MP24: Kidney Cancer: Localized: Surgical Therapy I
MP24-16: 3D virtual models assistance during laparoscopic partial nephrectomy with ICON3D technology: the surgeon's intraoperative touchless interaction
Saturday, May 14, 2022
8:45 AM – 10:00 AM
Location: Room 222
Daniele Amparore*, Federico Piramide, Enrico Checcucci, Paolo Verri, Angela Pecoraro, Sabrina De Cillis, Alberto Piana, Gabriele Volpi, Michele Sica, Mariano Burgio, Davide Zamengo, Paolo Alessio, Marcello Della Corte, Giovanni Busacca, Andrea Bellin, Matteo Manfredi, Cristian Fiori, Francesco Porpiglia, Orbassano (Turin), Italy
Introduction: In last decades image guided surgery gained wide interest, for its potential in correlating the preoperative imaging with the intraoperative evidence. In this context, new hyper-accuracy 3D virtual models (3DVMs), providing a better comprehension of surgical anatomy both in planning and surgical navigation, found wide spreading in robotic surgery. However, also for laparoscopy their use is under evaluation. Up to now, the main limit of their application in this setting is the difficulty to bring them into the operative field.

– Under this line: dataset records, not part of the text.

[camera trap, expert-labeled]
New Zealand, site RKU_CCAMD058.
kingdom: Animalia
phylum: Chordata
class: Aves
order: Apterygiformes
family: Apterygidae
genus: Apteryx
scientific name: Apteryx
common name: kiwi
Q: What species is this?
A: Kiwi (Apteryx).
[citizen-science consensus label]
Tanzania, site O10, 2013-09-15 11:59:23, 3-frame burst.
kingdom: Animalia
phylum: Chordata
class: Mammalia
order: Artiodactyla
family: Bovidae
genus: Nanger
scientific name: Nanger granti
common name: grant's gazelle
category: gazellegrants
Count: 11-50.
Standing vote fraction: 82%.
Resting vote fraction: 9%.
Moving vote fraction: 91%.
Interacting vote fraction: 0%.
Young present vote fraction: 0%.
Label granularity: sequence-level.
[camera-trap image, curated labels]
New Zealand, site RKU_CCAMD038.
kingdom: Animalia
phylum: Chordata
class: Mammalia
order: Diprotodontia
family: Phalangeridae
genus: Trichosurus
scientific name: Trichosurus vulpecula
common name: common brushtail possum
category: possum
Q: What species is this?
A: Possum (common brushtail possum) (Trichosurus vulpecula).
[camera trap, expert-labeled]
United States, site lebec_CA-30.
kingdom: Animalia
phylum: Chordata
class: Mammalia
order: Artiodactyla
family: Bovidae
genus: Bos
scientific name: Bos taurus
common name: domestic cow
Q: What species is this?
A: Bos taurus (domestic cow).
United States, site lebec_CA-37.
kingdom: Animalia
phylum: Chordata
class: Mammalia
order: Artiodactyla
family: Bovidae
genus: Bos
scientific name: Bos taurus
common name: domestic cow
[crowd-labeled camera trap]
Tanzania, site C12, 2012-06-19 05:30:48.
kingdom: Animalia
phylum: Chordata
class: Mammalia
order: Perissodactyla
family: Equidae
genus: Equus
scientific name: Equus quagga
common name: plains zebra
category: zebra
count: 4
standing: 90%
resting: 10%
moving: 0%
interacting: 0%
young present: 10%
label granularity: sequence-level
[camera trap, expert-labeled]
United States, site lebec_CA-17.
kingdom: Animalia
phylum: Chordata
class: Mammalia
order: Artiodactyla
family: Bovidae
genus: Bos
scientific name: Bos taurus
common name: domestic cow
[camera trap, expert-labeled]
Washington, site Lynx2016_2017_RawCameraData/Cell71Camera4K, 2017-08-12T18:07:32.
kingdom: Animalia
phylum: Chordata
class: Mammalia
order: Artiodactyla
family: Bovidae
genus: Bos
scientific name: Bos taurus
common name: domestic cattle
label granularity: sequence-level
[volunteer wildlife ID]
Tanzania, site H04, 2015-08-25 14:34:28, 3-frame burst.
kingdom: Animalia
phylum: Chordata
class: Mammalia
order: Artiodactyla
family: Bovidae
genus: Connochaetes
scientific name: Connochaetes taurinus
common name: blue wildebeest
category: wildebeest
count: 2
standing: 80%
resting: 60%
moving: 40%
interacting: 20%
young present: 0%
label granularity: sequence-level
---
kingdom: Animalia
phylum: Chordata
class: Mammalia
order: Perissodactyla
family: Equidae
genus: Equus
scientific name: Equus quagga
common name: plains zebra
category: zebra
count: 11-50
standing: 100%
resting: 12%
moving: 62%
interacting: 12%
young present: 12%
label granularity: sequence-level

Aim of the study is to present the ICON3D platform, a new technological tool for 3DVMs guidance during laparoscopic surgery, assessing its usefulness in the setting of laparoscopic partial nephrectomy (LPN).
Methods: The ICON3D platform finds application both for preoperative planning and intraoperative navigation. In these settings, the main issue is represented by the impossibility by the surgeon to interact with non-sterile input devices, needing the aid of an un-scrubbed assistant. 3DVM independent manipulation is obtained with touchless gesture control composed by an image management software with infrared-based sensor. Once connected, the surgeon can manipulate the 3DVM on the screen of the ICON3D rack, put close to the screen of a standard laparoscopic rack. For the purpose of the study, a 3DVM of the kidney harboring the renal mass has been produced from standard computed tomography images for all the consecutive patients scheduled for LPN from 12/2020 to 10/2021. Once downloaded into the ICON3D platform, each model has been navigated by the surgeon as assistance during the intervention. Demographic and perioperative data, including the time of 3DVM touchless gesture interaction during the procedure have been recorded, as well as pathological and functional data.
Results: ICON3D technology was tested in 12 LPNs. The median lesion size was 38 (27;52) mm, while the median PADUA score was 7 (7;9). Retroperitoneal approach was chosen for 83.3% of the patients. Median time of intraoperative ICON3D touchless gesture interaction was 7 (5;9) minutes. 10/12 patients underwent selective clamping under 3DVM guidance and in 2/10 only the collecting system was violated. No intraoperative complications were recorded. 1/12 patient experienced a major postoperative complication, with a bleeding requiring embolization.
No positive surgical margins were recorded, and renal function remained stable after surgery (eGFR drop -7.4%).
Conclusions: ICON3D platform seems to be a useful technological tool in assisting LPN. Its enhanced usability in a sterile operative field with touchless gesture control, allowing intraoperative planning and navigation via 3DVMs, can optimize the surgical outcomes of the intervention, both considering the clamping strategy and the renal defect repair.